The Rebel, Entry 9, Hegel, and Star Trek IV: The Voyage Home

     This is the kind of combination you'll only find on my blog, congratulations. Camus launches into a summary of Hegel's Phenomenology and the history of consciousness through the development of mutual recognition of humanity. First there is the Master/Slave relation, then there's penitent/God, then there's citizen/citizen, etc... History ends with the full recognition of humanity.  Our recognition of ourselves as human is dependent on the recognition we get from others. History, up through Hegel's time(corresponding to the era of Napoleon), is an evolution of self-consciousness as the transcendental Idea unfolds.

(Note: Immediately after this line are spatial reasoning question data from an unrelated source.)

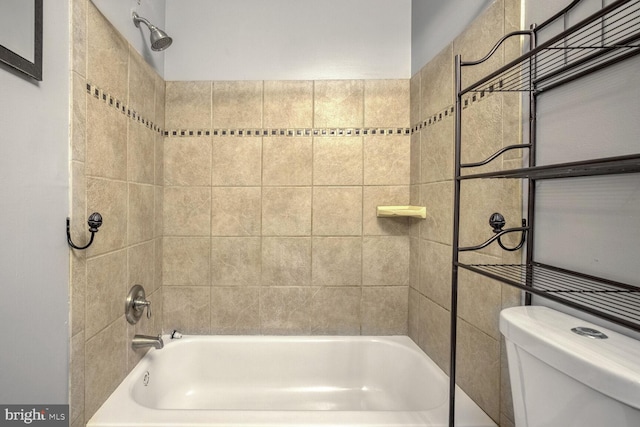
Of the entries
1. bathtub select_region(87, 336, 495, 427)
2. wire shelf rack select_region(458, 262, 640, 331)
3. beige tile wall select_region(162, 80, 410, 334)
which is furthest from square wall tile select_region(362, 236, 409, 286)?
wire shelf rack select_region(458, 262, 640, 331)

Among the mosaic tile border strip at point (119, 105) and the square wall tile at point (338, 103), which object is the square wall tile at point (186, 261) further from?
the square wall tile at point (338, 103)

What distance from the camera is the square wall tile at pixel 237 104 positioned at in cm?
178

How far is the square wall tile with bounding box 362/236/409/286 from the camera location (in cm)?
180

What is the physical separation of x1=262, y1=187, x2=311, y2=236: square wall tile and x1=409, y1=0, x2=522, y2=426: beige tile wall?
585mm

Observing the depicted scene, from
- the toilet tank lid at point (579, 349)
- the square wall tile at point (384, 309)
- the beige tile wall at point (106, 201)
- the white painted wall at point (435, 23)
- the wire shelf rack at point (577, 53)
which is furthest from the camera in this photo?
the square wall tile at point (384, 309)

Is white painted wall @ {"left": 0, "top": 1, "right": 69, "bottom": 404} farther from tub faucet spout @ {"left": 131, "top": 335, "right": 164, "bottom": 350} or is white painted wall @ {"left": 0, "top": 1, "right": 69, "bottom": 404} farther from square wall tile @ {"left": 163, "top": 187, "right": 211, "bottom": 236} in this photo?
square wall tile @ {"left": 163, "top": 187, "right": 211, "bottom": 236}

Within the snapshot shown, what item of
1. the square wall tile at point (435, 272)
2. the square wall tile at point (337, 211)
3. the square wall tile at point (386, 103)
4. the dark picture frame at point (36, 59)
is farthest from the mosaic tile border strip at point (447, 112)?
the dark picture frame at point (36, 59)

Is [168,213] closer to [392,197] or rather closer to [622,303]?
[392,197]

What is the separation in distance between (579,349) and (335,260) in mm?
1240

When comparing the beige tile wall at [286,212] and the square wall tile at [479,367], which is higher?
the beige tile wall at [286,212]

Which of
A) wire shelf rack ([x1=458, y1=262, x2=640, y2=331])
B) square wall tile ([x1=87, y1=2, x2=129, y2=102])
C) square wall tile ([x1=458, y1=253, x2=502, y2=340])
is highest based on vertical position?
square wall tile ([x1=87, y1=2, x2=129, y2=102])

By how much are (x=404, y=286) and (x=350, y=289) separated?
301 mm

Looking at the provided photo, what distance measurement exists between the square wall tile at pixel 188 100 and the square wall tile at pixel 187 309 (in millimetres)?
924
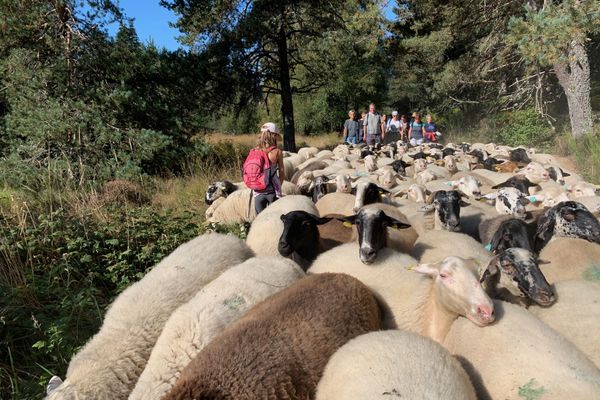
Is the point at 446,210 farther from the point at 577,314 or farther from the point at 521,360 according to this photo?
the point at 521,360

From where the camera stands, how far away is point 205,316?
9.51 ft

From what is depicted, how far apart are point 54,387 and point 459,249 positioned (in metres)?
3.45

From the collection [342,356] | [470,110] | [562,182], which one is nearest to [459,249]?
[342,356]

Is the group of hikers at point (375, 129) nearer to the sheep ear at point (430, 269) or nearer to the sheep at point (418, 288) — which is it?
the sheep at point (418, 288)

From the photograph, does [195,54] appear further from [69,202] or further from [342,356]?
[342,356]

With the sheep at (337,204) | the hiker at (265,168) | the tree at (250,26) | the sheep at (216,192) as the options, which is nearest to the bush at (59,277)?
the hiker at (265,168)

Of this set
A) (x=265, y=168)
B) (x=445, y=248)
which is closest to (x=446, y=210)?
(x=445, y=248)

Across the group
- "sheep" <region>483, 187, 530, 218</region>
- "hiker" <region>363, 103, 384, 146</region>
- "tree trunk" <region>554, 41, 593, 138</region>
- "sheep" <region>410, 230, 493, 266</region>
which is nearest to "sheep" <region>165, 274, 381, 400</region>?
"sheep" <region>410, 230, 493, 266</region>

     Left-wing Hegelians, such as Marx, materialize this, leading to the workers' revolution. For the Hegelians, rebellion is part of the divine development; I should think that for orthodox Hegelians no rebel, anarchist or otherwise, does anything other than forward this development. For Marxists, there can be counter-revolutionaries who have to be eliminated. The confidence of the Marxist is that ultimately these counter-revolutionaries will be destroyed by the necessary logic of history.

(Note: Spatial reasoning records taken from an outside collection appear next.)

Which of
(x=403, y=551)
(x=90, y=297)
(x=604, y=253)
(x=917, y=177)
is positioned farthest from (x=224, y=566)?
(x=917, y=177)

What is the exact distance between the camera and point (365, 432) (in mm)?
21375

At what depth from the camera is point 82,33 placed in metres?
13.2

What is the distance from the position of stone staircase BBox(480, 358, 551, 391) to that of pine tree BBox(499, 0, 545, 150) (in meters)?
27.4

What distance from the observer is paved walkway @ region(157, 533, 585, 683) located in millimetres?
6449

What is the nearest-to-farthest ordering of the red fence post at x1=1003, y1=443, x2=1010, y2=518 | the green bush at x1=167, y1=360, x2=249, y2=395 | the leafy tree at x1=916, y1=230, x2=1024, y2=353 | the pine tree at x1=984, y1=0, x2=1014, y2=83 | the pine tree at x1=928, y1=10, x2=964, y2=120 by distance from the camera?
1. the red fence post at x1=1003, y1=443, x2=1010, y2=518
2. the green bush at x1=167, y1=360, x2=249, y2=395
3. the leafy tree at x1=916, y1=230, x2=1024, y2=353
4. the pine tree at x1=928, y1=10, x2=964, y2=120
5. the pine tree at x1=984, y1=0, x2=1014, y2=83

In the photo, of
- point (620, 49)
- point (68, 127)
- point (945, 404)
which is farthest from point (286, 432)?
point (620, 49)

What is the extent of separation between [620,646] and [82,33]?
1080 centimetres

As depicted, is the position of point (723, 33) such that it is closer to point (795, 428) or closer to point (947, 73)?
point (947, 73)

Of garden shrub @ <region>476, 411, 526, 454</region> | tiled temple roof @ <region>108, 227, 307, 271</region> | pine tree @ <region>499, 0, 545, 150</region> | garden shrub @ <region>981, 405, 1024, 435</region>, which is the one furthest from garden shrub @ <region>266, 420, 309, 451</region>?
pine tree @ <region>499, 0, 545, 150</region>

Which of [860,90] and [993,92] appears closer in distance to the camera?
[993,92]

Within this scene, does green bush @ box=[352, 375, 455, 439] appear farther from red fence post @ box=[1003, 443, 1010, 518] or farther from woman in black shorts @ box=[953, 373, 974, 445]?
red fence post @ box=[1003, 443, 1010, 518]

     Philosophy of History, in these postmodern days, perhaps has no meaning. Perhaps 'History' is over. There is no belief we are progressing to any ultimate goal. I think the Hegelians, left and right, are all wet. I also think the postmoderns are all wet. In the Derridean sense I am preferring the 'dry' over the 'wet' in the wet/dry dualism; so take that you deconstructionists. I'm just a logocentric anti-wettist monster to you all; well, you can cram it, smarty-pants(all right, pants made me think of Claude Levi-Strauss and 'The Raw and the Cooked': http://en.wikipedia.org/wiki/The_Raw_and_the_Cooked.
Happy now?!)
     Well, where does that leave me? Us? Well, you know, in Star Trek they don't even use money. We imagine a galaxy where all our social ills are solved. Starfleet Academy -- how does this rate against Plato's Academy?  In the Star Trek universe, it's all dry. Somehow we've even managed to break the speed of light travel in time, etc...
     I've already, many moons ago, posted on cyberpunk and postcyberpunk. The real question is, is the future like Bladerunner or like Star Trek? How are these pictures related to the Philosophy of History? Some Science Fiction worries about us becoming less than human, more than human, other than human, transhuman. What kind of recognition is there when we become cyborgs? What would Hegel think of that? Is Hegel even relevant?
     There is, before Star Trek, assumed a history that leads up to a kind of utopic world centered on San Francisco. Somehow the dialectic succeeds beyond anyone's wildest imagination, at least in Star Trek IV. The movie goes back to 1986, when I was 19, 'a primitive, paranoid culture'. They come back and save the whales. Science Fiction has the luxury of not explaining how we end up in a classless society where they don't use money(though I assume there's prestige in getting into Starfleet Academy; I don't know what kind of proletariate there is in the United Federation, though obviously racism has been replaced by a speciesist hatred of Klingons, until the Next Generation.)
     True, the other Star Trek movies are less utopic than IV; there are plenty of things wrong in the Star Trek universe. But the point of IV is that there is hope that our current problems can be solved and that our descendants can inhabit a realm where it has all been solved, somehow. But it's the somehow that's still the problem in 2013. Roddenberry was evidently quite the atheist, humanist type; it is unclear to me that the humanist utopia is the future. I've ordered some biographies of him so I'll have some more to say about him in later posts.